WHAT NEEDS TO BE DONE -
Only the lines starting at the one that contains "Photographically speaking, is" and running to the end should be repeated, exactly as written.

DATASET ENTRIES -

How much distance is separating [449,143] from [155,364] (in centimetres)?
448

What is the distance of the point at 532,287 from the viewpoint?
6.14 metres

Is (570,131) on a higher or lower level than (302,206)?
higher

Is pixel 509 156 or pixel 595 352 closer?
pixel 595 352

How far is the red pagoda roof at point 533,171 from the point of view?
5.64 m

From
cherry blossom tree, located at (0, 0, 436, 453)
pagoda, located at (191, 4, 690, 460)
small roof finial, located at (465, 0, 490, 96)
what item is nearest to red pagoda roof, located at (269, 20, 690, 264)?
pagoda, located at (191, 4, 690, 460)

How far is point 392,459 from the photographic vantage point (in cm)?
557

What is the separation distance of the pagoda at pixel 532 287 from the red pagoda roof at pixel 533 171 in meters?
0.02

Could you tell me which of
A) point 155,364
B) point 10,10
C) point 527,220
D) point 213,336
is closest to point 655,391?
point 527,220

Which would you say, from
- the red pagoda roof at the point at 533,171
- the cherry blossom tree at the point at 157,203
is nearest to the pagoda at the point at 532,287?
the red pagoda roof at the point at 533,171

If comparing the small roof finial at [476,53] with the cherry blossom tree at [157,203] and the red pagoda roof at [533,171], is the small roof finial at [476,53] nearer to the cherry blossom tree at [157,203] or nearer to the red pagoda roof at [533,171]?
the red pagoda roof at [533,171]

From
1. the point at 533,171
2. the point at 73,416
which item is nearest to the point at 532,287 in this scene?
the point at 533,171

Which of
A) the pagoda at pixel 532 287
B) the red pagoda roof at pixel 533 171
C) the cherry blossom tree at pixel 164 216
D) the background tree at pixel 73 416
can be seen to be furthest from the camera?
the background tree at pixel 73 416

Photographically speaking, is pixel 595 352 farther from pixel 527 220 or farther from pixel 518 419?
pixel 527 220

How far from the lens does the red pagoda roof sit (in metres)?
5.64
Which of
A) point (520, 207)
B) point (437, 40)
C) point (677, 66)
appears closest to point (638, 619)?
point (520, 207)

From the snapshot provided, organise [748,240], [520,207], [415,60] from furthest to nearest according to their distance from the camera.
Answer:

RESULT -
Photographically speaking, is pixel 595 352 farther from pixel 527 220 or farther from pixel 518 419?
pixel 527 220

How far from the lens does the red pagoda roof sit (in metres)?
5.64
Which of
A) point (520, 207)
B) point (437, 40)
C) point (677, 66)
appears closest to point (638, 619)?
point (520, 207)

From the snapshot provided, organise [748,240], [520,207], [415,60] from furthest to nearest according to their distance from the camera.
Answer:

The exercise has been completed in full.